I made my first coconut milk ice cream late last summer using my new ice cream maker attachment for my Kitchen Aid and it worked like a charm. Since then, I’ve been anxiously anticipating summer’s return so I could get back to ice cream making. Making homemade ice cream requires a bit of commitment and dedication seeing as though you (unfortunately) can’t just make it on a whim. The bowl needs to be frozen beforehand, the liquid custard mixture needs to be refrigerated. Lots of little steps before the churning can actually happen. But plan it out right and you’ll be glad you waited.Enjoy this ice cream in a cone or cup, perhaps sprinkled with some cacao nibs on top for good measure 🙂Print
- 2 cups canned coconut milk*
- 1/4 cup Vietnamese coffee grounds (or chicory coffee)
- 1/2 teaspoon salt
- 1 can sweetened condensed milk
- 5 egg yolks
- If your ice cream maker has a bowl that needs to be frozen for churning, be sure to freeze it the night before.
- Combine coconut milk, coffee and salt in a medium saucepan over medium-high heat. Bring to just before boil and remove from heat and let steep for 20 minutes. Using a cheese cloth or fine mesh strainer, strain liquid, discarding solids. Return liquid to saucepan over medium-heat until heated through.
- In a separate medium bowl, beat egg yolks and condensed milk until smooth.

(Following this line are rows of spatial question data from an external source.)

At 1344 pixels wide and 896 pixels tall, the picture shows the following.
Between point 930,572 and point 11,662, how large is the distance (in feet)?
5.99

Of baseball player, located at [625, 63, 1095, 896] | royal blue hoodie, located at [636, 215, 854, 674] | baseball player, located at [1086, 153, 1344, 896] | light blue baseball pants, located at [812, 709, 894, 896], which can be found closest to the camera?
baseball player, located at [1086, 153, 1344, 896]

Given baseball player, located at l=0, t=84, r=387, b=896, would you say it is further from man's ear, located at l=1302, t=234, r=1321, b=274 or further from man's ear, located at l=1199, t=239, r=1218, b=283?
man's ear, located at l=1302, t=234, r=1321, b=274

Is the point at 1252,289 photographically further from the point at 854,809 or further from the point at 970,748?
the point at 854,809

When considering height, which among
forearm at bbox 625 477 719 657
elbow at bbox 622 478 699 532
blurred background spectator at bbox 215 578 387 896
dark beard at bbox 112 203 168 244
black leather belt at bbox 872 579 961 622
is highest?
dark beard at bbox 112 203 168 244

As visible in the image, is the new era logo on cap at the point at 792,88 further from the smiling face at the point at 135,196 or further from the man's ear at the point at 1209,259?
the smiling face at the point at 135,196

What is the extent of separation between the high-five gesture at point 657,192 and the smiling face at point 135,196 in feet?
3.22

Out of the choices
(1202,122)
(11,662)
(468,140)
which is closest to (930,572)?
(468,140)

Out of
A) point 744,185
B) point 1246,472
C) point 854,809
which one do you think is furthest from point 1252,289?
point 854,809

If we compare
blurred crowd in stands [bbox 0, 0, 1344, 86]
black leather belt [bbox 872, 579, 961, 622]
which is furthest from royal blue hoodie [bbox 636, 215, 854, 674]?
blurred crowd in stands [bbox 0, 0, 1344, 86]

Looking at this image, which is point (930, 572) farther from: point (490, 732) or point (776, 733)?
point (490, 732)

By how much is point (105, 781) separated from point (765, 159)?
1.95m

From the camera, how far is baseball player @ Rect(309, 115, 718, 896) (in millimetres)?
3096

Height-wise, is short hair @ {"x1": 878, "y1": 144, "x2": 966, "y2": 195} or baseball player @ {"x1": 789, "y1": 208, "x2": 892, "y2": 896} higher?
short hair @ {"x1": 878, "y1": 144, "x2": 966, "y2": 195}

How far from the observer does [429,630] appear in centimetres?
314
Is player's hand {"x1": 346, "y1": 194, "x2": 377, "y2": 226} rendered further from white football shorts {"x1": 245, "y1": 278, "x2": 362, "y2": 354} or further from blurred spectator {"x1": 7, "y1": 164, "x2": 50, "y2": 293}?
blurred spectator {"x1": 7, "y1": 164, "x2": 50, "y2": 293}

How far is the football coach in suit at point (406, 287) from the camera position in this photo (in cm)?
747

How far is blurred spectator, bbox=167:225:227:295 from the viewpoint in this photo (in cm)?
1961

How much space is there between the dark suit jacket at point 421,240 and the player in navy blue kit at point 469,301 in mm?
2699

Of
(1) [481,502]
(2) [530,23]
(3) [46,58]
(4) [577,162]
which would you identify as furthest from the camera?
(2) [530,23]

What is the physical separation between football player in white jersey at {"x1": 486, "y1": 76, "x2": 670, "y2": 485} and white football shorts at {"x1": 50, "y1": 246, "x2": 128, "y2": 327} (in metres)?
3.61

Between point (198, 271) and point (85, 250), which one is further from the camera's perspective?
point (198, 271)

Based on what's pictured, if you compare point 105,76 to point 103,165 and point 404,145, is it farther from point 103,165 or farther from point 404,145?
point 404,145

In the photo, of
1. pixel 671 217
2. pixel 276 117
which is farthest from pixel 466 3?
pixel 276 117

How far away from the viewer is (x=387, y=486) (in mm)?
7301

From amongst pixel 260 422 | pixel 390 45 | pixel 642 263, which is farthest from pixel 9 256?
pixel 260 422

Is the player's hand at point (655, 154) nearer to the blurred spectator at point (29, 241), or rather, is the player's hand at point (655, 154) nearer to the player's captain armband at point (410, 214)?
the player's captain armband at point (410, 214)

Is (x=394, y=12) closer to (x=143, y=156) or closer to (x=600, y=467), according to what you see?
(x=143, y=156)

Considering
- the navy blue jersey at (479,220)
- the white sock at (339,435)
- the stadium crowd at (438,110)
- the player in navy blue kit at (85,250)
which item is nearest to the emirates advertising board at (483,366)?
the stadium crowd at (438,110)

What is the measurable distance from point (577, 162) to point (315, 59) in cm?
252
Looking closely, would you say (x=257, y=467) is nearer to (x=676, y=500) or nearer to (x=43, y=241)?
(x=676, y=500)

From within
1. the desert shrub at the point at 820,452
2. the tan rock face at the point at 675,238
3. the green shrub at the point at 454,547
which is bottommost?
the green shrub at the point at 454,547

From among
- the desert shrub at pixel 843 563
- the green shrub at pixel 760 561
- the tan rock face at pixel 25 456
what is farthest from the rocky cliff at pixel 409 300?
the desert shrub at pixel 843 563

Slowly whisk in hot liquid until smooth. Cover with plastic wrap, pressing it against the custard. Chill in the refrigerator for at least 3 hours or up to overnight.
- Add custard mixture to ice cream maker and churn according to manufacturer’s instructions, about 20-30 minutes.
- Once the ice cream is done churning, using a spatula, transfer ice cream to a freezer safe container (loaf pan works well) and let harden in the freezer for at least 4-6 hours.
Tell me, have you ever had a Vietnamese iced coffee?